Bob Benjamin was watching the Milky Way when he noticed something strange.
The professor at the University of Wisconsin-Madison’s Department of Astronomy and co-author of a new study saw a red, sloping structure that penetrated a hole in the dust in the dark center of the galaxy.
The tilted disc – This strange structure consists of ionized hydrogen gas or gas with enough energy to separate its electrons from atoms or molecules, which is visible through the red glow of the light. The phenomenon became known as the tilted disk because it appears to be tilted compared to the rest of the Milky Way, but scientists could not explain how it was formed. The scientific community received their answer when a team of astronomers had the rare opportunity to look at the tilted disk with optical light, which allowed them to observe their mysterious ionized gas.
Her research is in an article published in the journal last week Advances in science, and contains references to it What drives the Milky Way?.
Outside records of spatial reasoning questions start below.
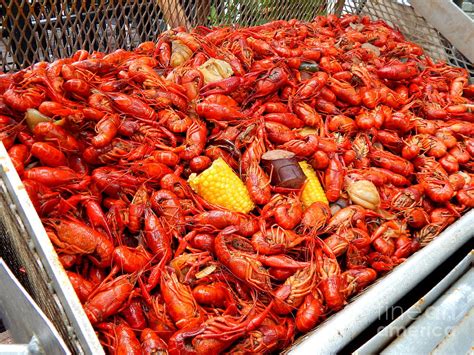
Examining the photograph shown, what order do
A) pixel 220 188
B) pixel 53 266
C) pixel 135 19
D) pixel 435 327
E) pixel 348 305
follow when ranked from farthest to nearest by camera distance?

The reason why astronomers are confused by the tilted disk is the amount of ionized hydrogen gas that a continuous energy source needs to keep the electrons separate, and they have not identified the energy source.
The study found that 48 percent of the hydrogen in the center of the Milky Way was ionized by an unknown source.
Matthew Haffner, assistant professor of physics and astronomy at Embry-Riddle and co-author of the study, explains that vision is knowledge when it comes to ionized gas.
“Without a constant source of energy, free electrons are usually found and recombine to return to a neutral state in a relatively short amount of time,” said Haffner in a statement published with the study. “Being able to see ionized gas in new ways should help us discover the types of sources that could be responsible for keeping all of the gas under tension.”
To identify the source of energy, the astronomers looked at the tilted disk through one of the empty dust and gas spots in the center of the Milky Way. They used the Wisconsin H-Alpha Mapper (WHAM) telescope at the Cerro Tololo Inter-American Observatory in Chile:
“The ability to perform these measurements in optical light made it much easier for us to compare the Milky Way core with other galaxies,” said Haffner.
Near the core of the Milky Way, the gas is ionized from the energy emitted by newly formed stars in the galaxy. However, further away from the center of the galaxy, the gas resembles that of a class of galaxies called LINERs or regions with low ionization (nucleus).
LINER galaxies make up about a third of the galaxies in the universe, and their centers have more radiation than galaxies that only form new stars, but less radiation than those with active supermassive black holes.
“Before this WHAM discovery, the Andromeda galaxy was the closest LINER spiral to us, but it is still millions of light years away,” said Haffner. “Since the core of the Milky Way is only tens of thousands of light years away, we can now examine a LINER region more closely.”
“Studying this expanded ionized gas should help us learn more about the current and past environment in the center of our galaxy.”
After the researchers have characterized the Milky Way using the radiation level at its center, the next step is to find out the mysterious energy source that ionizes the gas. To do this, they will wait for the successor to the WHAM telescope so that they can take a closer look at the gas.
Abstract: Optical emission lines are used to divide galaxies into three groups according to their dominant central radiation source: active galactic nuclei, star formation or regions with low ionization (nucleus) [LI(N)ERs] that can track ionizing radiation from older star populations. With the Wisconsin H-Alpha Mapper we measure the emission of optical lines in windows with low extinction within eight degrees from the Galactic Center. The emission is associated with the radius of 1.5 kiloparsec “tilted disk” of neutral gas. We modify a model of this disk and find that the observed hydrogen gas is at least 48% ionized. The relationship [NII] λ6584 Angström / Hα λ6563 Angström increases with the galactocentric radius from 0.3 to 2.5; [OIII] Sometimes λ5007 angstroms and Hβ-λ4861 angstroms are also detected. The line relationships for most tilted disk lines of sight are characteristic of LI (N) ER galaxies.